My manicure sparkled against the crude rope ladder as I climbed to the rafters. Uncle Wolffe’s taunting of the crowd had already begun. Mere minutes now.

“There goes our star!” Aunt Caroline yelled. The rest of the performers gathered around the bottom of the ladder.

“Time for your daily hour of work, Luxie girl?”

“She makes more in an hour than you do in a whole night!”

If they’d known about our champagne crisis, they wouldn’t be laughing. Perhaps Nana had managed to keep a secret to herself for once. Good.

“Look at that behind!” Aunt Caroline catcalled. “A moneymaker, if I’ve ever seen one.”

“Is that a gray hair I see?”

“On her head or her cookie?”

For Pete’s sake. My family was incapable of being serious.

“Shame you won’t join us in the Fun House,” Aunt Caroline continued. “A night with the ice princess would earn us plenty of jewels.”

They’d called me that for years, assuming I was too uppity to earn my keep in the Fun House like everyone else. Uncle Wolffe told them it was his idea—that he liked to keep his “most precious jewel” a rare sighting for the customers—but that hadn’t stopped the family from teasing me relentlessly about going to bed while they went to work.

But not tonight. “Actually,” I called down, “I’ll be taking a customer.”

My aunt’s smile was an enormous, devilish thing. “No way.”

I shrugged. “Can’t let you have all the Fun House glory.”

Their cheers and jeers drowned out Uncle Wolffe’s booming voice. If my mother were still alive, she would have been right there beside her sisters, brimming with pride. Or maybe she’d be waiting in the rafters to repeat the advice she’d given me my whole life. Pull just enough magic from the jewel to make it believable. Slow and steady. And never lay a finger on a customer—no matter how sweet their face, use your magic, not your body.

When I neared the top, I turned to face them. Dancers and clowns, flamethrowers and tightrope walkers, beast tamers and contortionists. There wasn’t a family on the planet that could compete with ours. Nothing—absolutely nothing—beat being a Revelle.

Nana pressed her hands over her heart and lifted them to me. “Go get those jewels, my darling girl.”

“Just like you taught me.” I blew her a kiss. For her, I’d seduce a hundred Chronoses.

By the time I stepped on the trapeze platform, my heart had swelled to twice its size.

For the final act, the spotlight belonged to Colette, Millie, and me: the Trapeze Three. We’d given ourselves that lofty title as little girls daydreaming in bed. No space between us. No boundaries, no secrets.

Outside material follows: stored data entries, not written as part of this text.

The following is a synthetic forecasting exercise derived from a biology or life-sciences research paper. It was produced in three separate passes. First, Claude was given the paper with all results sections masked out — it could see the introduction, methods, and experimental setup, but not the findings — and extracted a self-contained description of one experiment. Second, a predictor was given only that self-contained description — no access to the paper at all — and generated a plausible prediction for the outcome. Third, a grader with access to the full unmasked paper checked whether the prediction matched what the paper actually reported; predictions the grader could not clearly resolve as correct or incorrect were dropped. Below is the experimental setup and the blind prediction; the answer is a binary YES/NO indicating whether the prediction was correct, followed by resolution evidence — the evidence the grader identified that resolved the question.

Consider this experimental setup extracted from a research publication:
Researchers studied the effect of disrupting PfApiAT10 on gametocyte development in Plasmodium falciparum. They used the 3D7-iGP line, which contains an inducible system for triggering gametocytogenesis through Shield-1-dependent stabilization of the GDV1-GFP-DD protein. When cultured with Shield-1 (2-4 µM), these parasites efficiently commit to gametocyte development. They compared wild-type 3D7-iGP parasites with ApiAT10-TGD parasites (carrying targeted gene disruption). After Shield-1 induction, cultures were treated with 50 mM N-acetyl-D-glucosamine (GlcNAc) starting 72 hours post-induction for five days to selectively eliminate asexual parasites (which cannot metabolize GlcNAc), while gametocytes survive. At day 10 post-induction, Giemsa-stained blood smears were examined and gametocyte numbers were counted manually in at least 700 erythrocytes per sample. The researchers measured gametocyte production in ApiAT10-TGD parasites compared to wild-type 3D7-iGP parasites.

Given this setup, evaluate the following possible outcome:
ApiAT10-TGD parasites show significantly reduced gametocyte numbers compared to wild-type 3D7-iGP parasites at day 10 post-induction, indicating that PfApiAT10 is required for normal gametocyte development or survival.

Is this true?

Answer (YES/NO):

That was before Uncle Wolffe named me the star, four years ago. Aunt Adeline had been the show’s first Black star, and Colette was poised to follow in her mother’s footsteps. She’d prepared for it her whole life, always a step ahead of Millie and me. And when our mothers died, she’d taken over our training. She deserved the position. If I hadn’t discovered my strange, secondary magic, if Uncle Wolffe hadn’t helped me hone it into a secret weapon, she’d be the star. Not me.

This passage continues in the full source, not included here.